Étapes clés de l’installation
- Creuser la fosse et couler un socle béton pour stabiliser la cuve.
- Positionner la pompe et raccorder la canalisation de refoulement.
- Installer le système de commande automatique (coffret avec relais de niveau).
- Effectuer un essai à vide puis en situation réelle pendant 24 h.
Critères de choix et dimensionnement
Pour sélectionner une pompe, on se base sur trois paramètres principaux :
- Débit (Q) en l/h ou m³/h : quantité d’eau à puiser.
- Hauteur Manométrique Totale (HMT) en mètres : élévation + pertes de charge.
- Puissance du moteur en kilowatts ou chevaux (CV) pour assurer un bon démarrage.
Un manque de marge sur la HMT poussera la pompe à forcer, d’où un risque de surchauffe. À l’inverse, un surdimensionnement rend l’installation coûteuse et consommatrice en énergie.
Un exemple concret : pour relever 1 200 l/h sur 5 m de HMT, on optera pour une pompe de 0,75 kW offrant un point de fonctionnement proche de sa courbe idéale.
Entretien et dépannage
En cas de panne, la première étape consiste à vérifier l’alimentation électrique et le disjoncteur. Ensuite, on contrôle l’état des flotteurs : un enroulement ou un colmatage peut empêcher la pompe de démarrer.

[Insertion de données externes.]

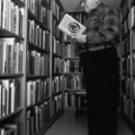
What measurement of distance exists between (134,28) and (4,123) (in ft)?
5.99

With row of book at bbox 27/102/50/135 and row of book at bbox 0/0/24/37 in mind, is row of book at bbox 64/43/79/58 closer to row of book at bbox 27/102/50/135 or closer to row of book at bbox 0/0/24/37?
row of book at bbox 27/102/50/135

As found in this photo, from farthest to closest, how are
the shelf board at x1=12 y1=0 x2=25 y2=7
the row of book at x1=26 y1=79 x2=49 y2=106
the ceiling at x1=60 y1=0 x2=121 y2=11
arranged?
1. the ceiling at x1=60 y1=0 x2=121 y2=11
2. the row of book at x1=26 y1=79 x2=49 y2=106
3. the shelf board at x1=12 y1=0 x2=25 y2=7

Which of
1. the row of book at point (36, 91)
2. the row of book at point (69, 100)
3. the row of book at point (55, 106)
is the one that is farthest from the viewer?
the row of book at point (69, 100)

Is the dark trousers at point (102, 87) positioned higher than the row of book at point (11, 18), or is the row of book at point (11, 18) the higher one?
the row of book at point (11, 18)

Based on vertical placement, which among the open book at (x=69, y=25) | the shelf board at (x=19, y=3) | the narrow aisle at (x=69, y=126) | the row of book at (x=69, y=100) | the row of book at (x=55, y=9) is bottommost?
the narrow aisle at (x=69, y=126)

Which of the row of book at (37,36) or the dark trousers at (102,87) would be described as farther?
the row of book at (37,36)

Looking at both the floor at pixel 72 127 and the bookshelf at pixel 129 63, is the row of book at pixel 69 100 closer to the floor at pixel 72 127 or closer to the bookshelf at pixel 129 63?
the floor at pixel 72 127

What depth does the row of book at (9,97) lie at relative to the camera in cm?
147

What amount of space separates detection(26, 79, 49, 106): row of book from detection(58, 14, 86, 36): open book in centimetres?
64

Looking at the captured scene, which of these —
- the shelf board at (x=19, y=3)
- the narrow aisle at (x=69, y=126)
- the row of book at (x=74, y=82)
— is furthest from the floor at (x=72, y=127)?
the shelf board at (x=19, y=3)

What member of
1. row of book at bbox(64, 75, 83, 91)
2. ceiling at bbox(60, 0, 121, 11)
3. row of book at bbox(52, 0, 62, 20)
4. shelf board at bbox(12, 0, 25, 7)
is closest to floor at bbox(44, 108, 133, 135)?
row of book at bbox(64, 75, 83, 91)

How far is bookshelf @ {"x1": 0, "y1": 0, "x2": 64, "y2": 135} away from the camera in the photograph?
5.05 feet

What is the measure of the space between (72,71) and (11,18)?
2661mm

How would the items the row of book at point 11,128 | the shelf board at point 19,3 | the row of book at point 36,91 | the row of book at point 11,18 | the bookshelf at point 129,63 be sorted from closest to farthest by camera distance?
the row of book at point 11,18, the row of book at point 11,128, the shelf board at point 19,3, the row of book at point 36,91, the bookshelf at point 129,63
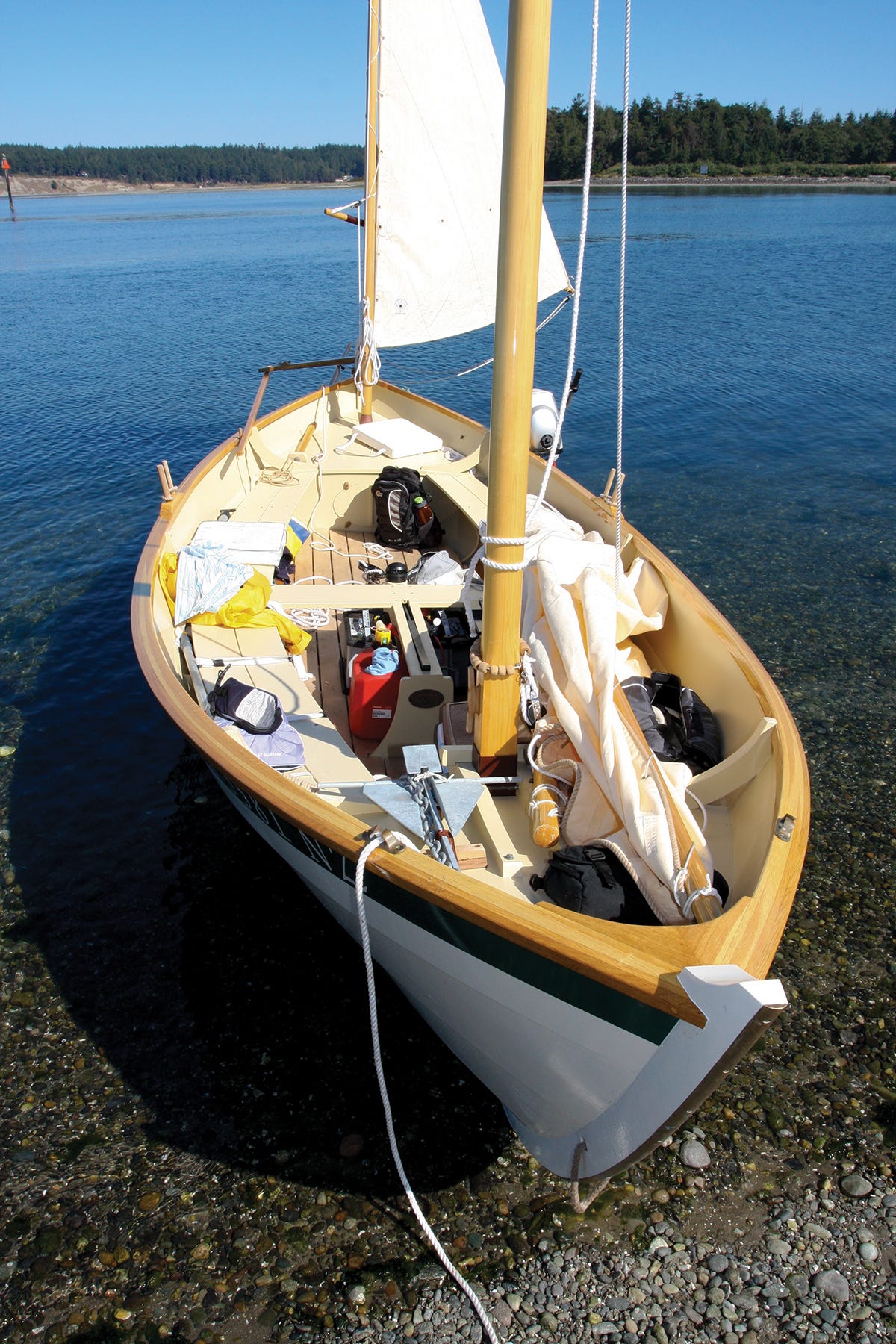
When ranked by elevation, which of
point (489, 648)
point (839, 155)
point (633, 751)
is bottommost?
point (633, 751)

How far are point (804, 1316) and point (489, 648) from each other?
12.8 feet

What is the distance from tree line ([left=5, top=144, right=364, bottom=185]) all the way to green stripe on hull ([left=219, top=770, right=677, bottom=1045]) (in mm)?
189399

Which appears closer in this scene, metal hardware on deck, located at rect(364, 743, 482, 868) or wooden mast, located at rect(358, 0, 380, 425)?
metal hardware on deck, located at rect(364, 743, 482, 868)

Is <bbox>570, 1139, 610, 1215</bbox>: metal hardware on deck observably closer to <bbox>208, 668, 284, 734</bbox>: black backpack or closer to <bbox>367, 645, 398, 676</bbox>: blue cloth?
<bbox>208, 668, 284, 734</bbox>: black backpack

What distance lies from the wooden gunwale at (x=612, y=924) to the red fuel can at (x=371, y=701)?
1271 millimetres

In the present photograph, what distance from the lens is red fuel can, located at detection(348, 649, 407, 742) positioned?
638 centimetres

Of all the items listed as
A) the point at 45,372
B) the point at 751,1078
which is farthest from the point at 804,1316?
the point at 45,372

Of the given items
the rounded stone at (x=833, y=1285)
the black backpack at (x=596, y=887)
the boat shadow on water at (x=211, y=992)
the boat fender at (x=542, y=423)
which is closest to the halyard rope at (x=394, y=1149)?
the boat shadow on water at (x=211, y=992)

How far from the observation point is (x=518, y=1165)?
5.00m

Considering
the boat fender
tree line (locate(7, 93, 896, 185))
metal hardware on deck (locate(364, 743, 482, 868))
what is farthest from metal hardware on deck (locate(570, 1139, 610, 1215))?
tree line (locate(7, 93, 896, 185))

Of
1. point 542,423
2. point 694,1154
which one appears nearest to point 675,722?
point 694,1154

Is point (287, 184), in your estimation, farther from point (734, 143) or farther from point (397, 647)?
point (397, 647)

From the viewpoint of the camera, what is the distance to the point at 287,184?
596 feet

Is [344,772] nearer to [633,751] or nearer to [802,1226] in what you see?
[633,751]
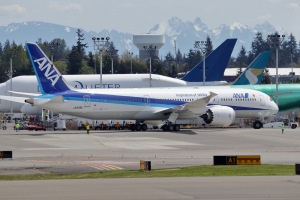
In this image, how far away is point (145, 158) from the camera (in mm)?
44625

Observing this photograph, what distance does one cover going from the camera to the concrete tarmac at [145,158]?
2688 centimetres

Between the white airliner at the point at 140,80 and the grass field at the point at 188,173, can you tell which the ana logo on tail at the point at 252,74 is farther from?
the grass field at the point at 188,173

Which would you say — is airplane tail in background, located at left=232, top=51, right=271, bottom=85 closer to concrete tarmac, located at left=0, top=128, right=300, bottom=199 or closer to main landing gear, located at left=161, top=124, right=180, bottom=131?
concrete tarmac, located at left=0, top=128, right=300, bottom=199

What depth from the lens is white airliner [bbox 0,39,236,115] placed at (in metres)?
91.9

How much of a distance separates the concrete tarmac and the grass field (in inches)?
75.7

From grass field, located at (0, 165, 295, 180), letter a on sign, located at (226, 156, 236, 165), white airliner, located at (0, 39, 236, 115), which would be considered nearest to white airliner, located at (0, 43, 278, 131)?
white airliner, located at (0, 39, 236, 115)

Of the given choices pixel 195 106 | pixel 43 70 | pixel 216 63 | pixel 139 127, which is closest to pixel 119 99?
pixel 139 127

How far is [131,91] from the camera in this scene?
241 feet

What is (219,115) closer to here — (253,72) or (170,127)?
(170,127)

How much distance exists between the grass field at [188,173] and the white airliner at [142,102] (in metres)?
33.7

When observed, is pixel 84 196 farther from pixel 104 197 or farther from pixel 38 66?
pixel 38 66

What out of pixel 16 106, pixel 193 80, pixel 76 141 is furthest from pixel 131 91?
pixel 16 106

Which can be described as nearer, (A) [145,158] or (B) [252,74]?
(A) [145,158]

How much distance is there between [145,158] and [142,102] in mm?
28337
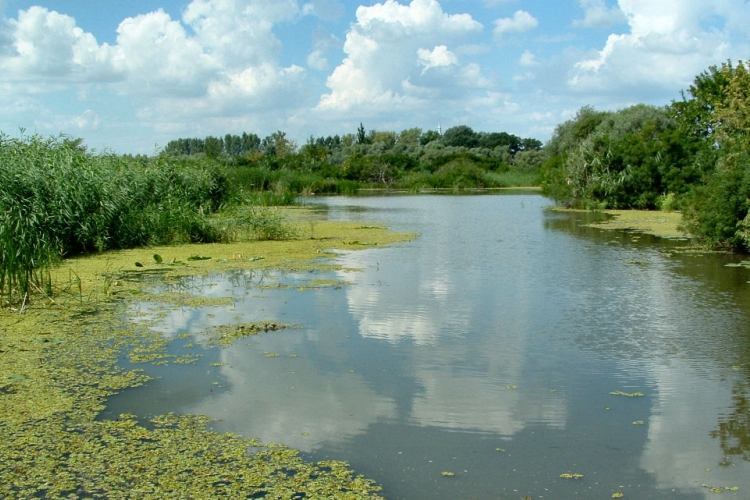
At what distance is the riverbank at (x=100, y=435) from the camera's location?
3.58m

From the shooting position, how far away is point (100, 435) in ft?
13.8

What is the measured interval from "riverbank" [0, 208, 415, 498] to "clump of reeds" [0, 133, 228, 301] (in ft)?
9.41

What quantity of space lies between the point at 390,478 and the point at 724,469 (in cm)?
169

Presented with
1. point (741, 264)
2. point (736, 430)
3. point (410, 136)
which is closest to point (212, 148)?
point (410, 136)

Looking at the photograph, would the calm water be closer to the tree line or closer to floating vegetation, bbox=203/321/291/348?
floating vegetation, bbox=203/321/291/348

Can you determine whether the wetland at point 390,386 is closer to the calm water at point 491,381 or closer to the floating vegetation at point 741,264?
the calm water at point 491,381

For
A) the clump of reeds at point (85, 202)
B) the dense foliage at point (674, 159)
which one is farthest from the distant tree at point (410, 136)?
the clump of reeds at point (85, 202)

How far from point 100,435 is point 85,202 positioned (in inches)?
338

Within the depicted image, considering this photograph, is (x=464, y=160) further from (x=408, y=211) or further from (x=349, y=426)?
(x=349, y=426)

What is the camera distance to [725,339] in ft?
21.2

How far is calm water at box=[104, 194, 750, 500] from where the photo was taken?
3814mm

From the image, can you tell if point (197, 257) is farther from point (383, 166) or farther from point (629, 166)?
point (383, 166)

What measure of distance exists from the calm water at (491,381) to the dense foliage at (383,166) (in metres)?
22.9

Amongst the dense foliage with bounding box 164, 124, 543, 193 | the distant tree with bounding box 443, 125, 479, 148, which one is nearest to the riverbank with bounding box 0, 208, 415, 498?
the dense foliage with bounding box 164, 124, 543, 193
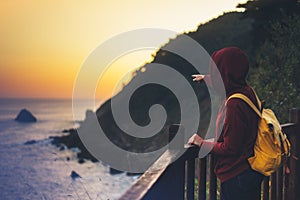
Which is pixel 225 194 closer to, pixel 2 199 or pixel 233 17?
pixel 233 17

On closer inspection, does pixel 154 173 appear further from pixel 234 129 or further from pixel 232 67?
pixel 232 67

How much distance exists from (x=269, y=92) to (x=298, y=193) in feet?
25.9

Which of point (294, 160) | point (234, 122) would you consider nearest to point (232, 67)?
point (234, 122)

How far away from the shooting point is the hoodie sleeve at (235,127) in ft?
7.19

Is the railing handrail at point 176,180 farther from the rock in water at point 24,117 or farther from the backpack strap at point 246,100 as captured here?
the rock in water at point 24,117

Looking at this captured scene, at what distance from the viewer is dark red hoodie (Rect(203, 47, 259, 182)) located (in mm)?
2201

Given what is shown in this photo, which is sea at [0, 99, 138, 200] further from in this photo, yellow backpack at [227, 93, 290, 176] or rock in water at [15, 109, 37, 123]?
rock in water at [15, 109, 37, 123]

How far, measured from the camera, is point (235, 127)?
2.19 m

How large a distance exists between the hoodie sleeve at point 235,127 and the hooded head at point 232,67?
0.13m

Voici quelques diagnostics courants :
- Machine bloquée par des débris : démontage et nettoyage du corps hydraulique.
- Entretien du joint mécanique si fuites sous la plaque de base.
- Remplacement du condensateur de démarrage pour les moteurs monophasés.
Foire aux questions
Quelle est la différence entre une pompe de relevage et une pompe de vidange ?
La pompe de relevage soulève des effluents vers un point plus haut, tandis que la pompe de vidange transfère des eaux à un niveau équivalent ou plus bas. Les usages et la conception hydraulique diffèrent donc sensiblement.
Comment choisir la bonne taille de fosse de relevage ?
Le volume se calcule en additionnant le débit de la ou des pompes et la fréquence de démarrage recommandée (généralement 10 à 20 cycles/h). On ajoute une marge de 20 % pour absorber les variations de consommation.
Quel est le coût moyen d’entretien annuel ?
Comptez entre 100 € et 200 € hors pièces pour une maintenance professionnelle incluant visites, nettoyage et tests des organes de sécurité.
Peut-on installer soi-même une pompe de relevage ?
Un bricoleur averti peut réaliser l’installation, mais l’intervention d’un plombier-électricien garantit la conformité aux normes électriques et sanitaires en vigueur.